In Nevada, two traditional pillars of the Democratic Party are about to turn on each other over a tax hike. The state teachers’ union is pushing a ballot initiative that will raise an estimated $700 million for education spending by way of a tax on business revenue. But blocking the bill is the AFL-CIO. According to Steve Malanga:
The AFL-CIO originally supported the tax but reversed course after a study determined that it would seriously undermine the state’s competitiveness as a business location, and some firms that had targeted the state as a relocation site said they would reconsider if the tax passed. The AFL-CIO, which helped collect signatures to put the measure on the ballot also balked when the teachers’ union got greedy and raised the proposed rate on the tax to 2 percent, up from 0.8 percent.

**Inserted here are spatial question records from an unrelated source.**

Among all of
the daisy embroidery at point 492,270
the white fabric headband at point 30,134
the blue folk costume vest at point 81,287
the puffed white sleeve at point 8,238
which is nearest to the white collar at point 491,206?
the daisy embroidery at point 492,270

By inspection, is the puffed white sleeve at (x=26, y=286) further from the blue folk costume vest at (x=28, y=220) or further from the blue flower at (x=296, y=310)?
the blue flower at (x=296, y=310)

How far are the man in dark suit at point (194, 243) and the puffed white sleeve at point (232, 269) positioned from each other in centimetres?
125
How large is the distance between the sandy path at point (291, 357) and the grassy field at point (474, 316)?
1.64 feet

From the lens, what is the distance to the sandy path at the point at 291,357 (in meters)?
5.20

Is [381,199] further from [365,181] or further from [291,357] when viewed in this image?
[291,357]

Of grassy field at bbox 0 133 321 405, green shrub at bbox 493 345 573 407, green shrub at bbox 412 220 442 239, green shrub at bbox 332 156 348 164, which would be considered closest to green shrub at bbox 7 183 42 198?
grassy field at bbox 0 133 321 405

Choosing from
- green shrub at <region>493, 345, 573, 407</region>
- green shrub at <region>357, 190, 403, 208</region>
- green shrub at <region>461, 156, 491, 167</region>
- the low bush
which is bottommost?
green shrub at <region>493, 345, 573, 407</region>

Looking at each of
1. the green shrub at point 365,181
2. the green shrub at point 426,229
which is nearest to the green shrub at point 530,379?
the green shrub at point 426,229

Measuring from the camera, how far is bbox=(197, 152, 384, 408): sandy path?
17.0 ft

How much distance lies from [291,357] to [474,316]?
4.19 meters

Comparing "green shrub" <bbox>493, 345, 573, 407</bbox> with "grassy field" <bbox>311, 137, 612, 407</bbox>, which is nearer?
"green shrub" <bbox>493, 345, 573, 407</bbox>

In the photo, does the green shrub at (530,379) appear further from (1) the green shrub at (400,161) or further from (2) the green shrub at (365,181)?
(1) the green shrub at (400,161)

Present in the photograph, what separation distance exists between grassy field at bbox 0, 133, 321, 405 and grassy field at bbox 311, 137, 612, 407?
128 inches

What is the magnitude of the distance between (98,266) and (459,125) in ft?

Even though the combatants in this case are both unions, private sector unions like the AFL-CIO have substantially different interests than do public sector unions. When times are good, the differences aren’t as sharp, so it costs a lot less for them to link arms on measures like these. But in lean budgetary times, private sector unions’ interests often align more closely with the consumers of government services (in this case, private employers) than they do with the producers of those services.Malanga also notes that the AFL-CIO has one advantage going into this fight: “Nevada is still a state where there are more private sector workers in unions than government union workers (unlike, for instance, California, New Jersey, Massachusetts and Rhode Island).”